— START SUPPLIED TEXT —

New York-based composer and visual artist Eli Keszler is known for his inventive approaches to drumming as well as his large-scale sound art installations. Informed by free jazz improvisation in addition to hardcore punk and experimental noise, his percussive techniques include rapid, hummingbird-like drumming and abrasive, feedback-heavy deconstructions. Active as a recording artist since the mid-2000s, his discography includes collaborations with Ashley Paul (as the duo Aster), Joe McPhee, and Oren Ambarchi and solo works such as Cold Pin (2011) and Stadium (2018). Keszler’s work has been commissioned by the Iceland Symphony Orchestra, ICE Ensemble, and So Percussion. He has also performed and recorded with David Grubbs, Laurel Halo, and Oneohtrix Point Never. His first original soundtrack, for the horror film The Scary of Sixty-First, appeared in 2021.

— END SUPPLIED TEXT —

WHAT TO DO:
A. From the text about Eli Keszler, list every group or organization named as having commissioned his work.
B. For each statement below, say whether it agrees with the text about Eli Keszler, answering yes or no and quoting the words that decide it.
(i) Keszler released the solo work Stadium in 2018.
(ii) Keszler's first original soundtrack was written for a documentary.
(iii) Keszler has been active as a recording artist since the early 1990s.

— START DATA SECTION —

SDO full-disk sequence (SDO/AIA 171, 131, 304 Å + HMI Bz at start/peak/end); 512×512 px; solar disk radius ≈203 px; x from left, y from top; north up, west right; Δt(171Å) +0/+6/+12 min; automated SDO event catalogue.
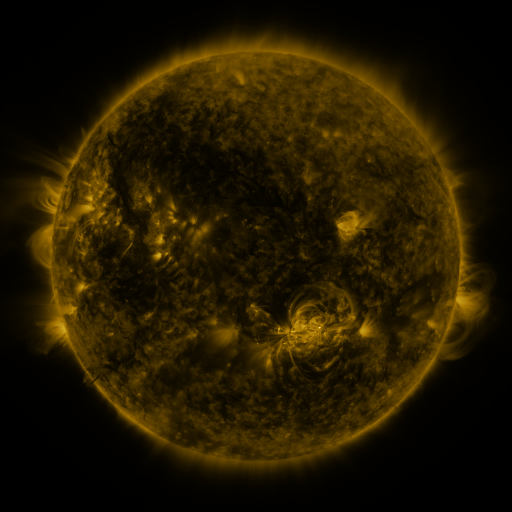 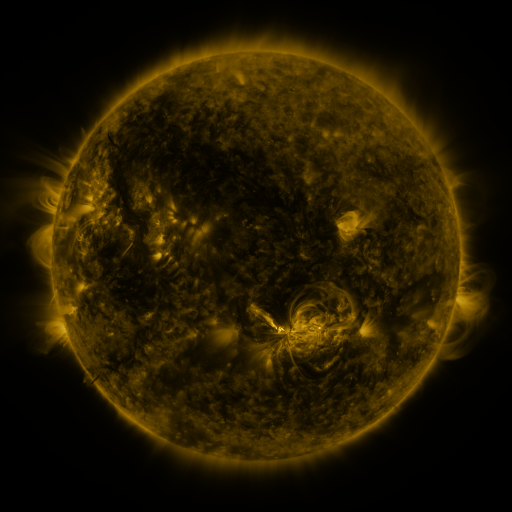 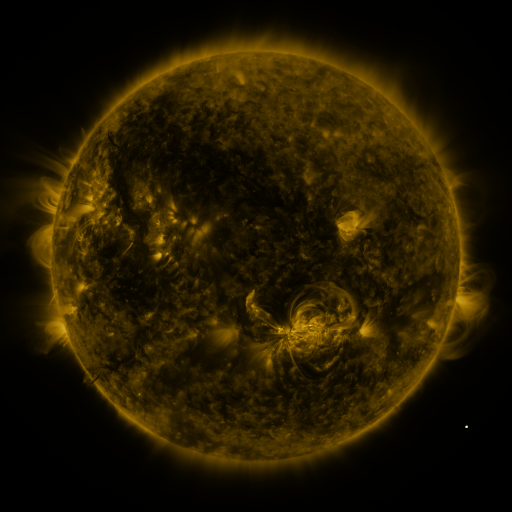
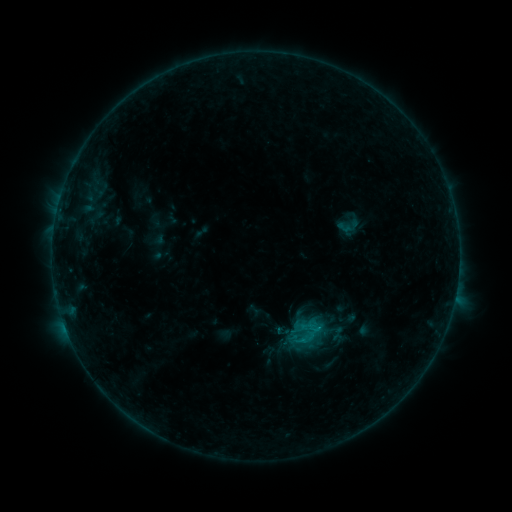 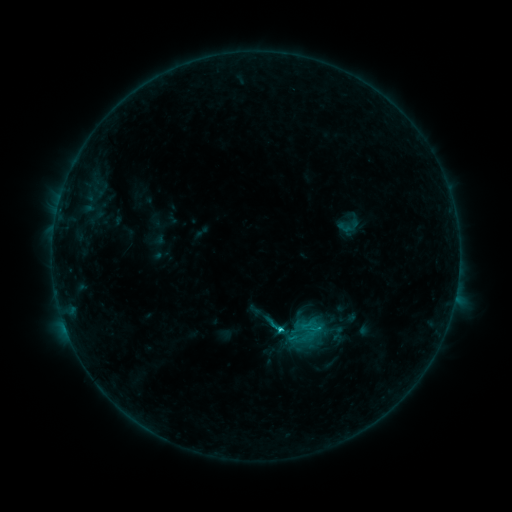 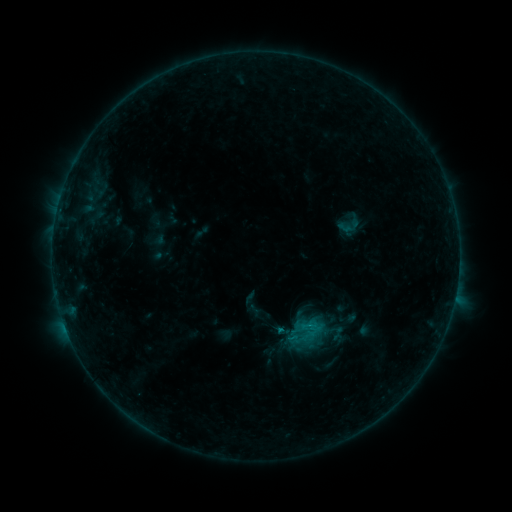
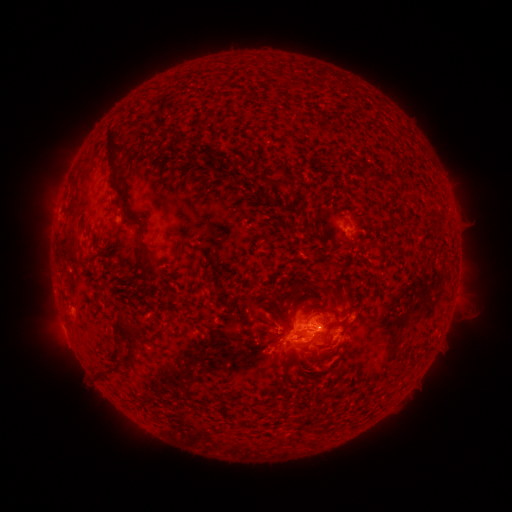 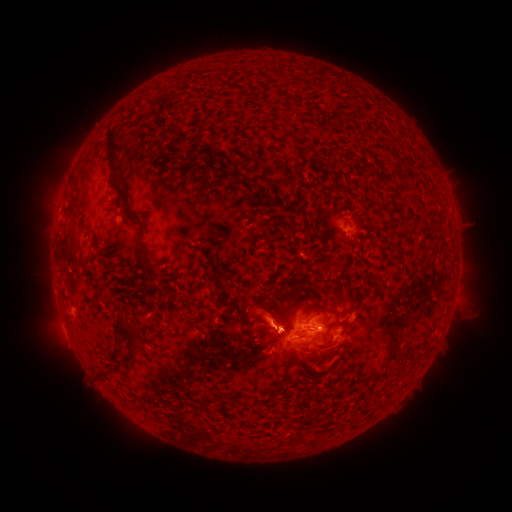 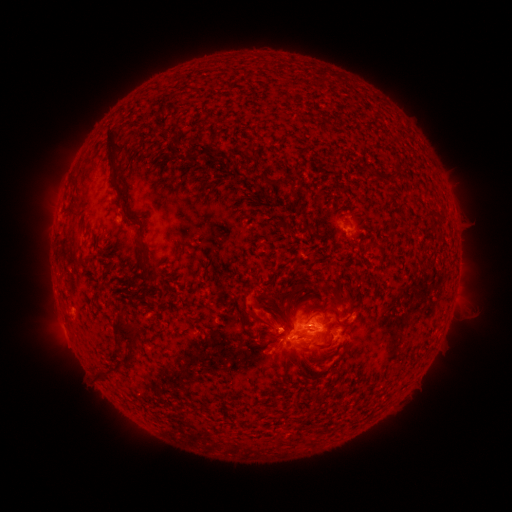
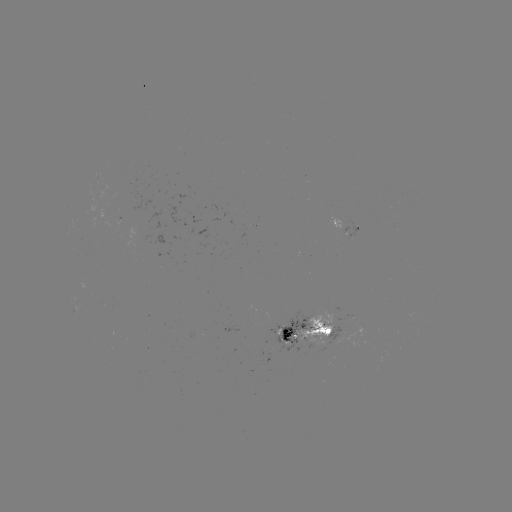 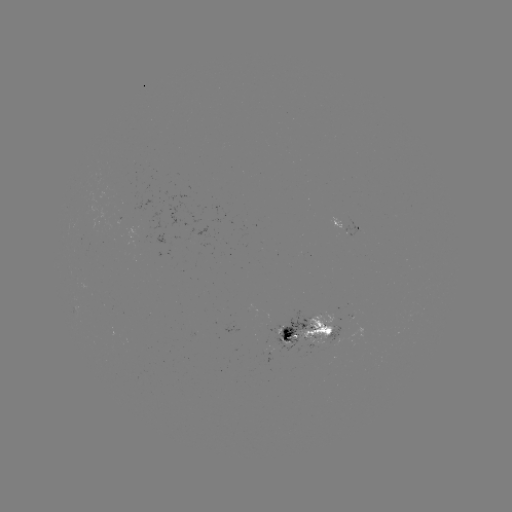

— END DATA SECTION —
— START DATA SECTION —

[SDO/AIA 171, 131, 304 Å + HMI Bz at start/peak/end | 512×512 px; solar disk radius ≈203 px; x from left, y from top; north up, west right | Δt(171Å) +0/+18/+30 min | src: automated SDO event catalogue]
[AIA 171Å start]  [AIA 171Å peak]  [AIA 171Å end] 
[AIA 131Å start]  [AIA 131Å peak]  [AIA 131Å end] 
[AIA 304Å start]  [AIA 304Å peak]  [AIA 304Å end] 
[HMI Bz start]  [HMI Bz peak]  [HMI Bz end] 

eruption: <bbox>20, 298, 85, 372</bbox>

— END DATA SECTION —

SOLUTIONS FOR EACH TASK:
A.
Iceland Symphony Orchestra
ICE Ensemble
So Percussion

B.
(i) Yes: "solo works such as Cold Pin (2011) and Stadium (2018)"
(ii) No: "His first original soundtrack, for the horror film The Scary of Sixty-First, appeared in 2021."
(iii) No: "Active as a recording artist since the mid-2000s"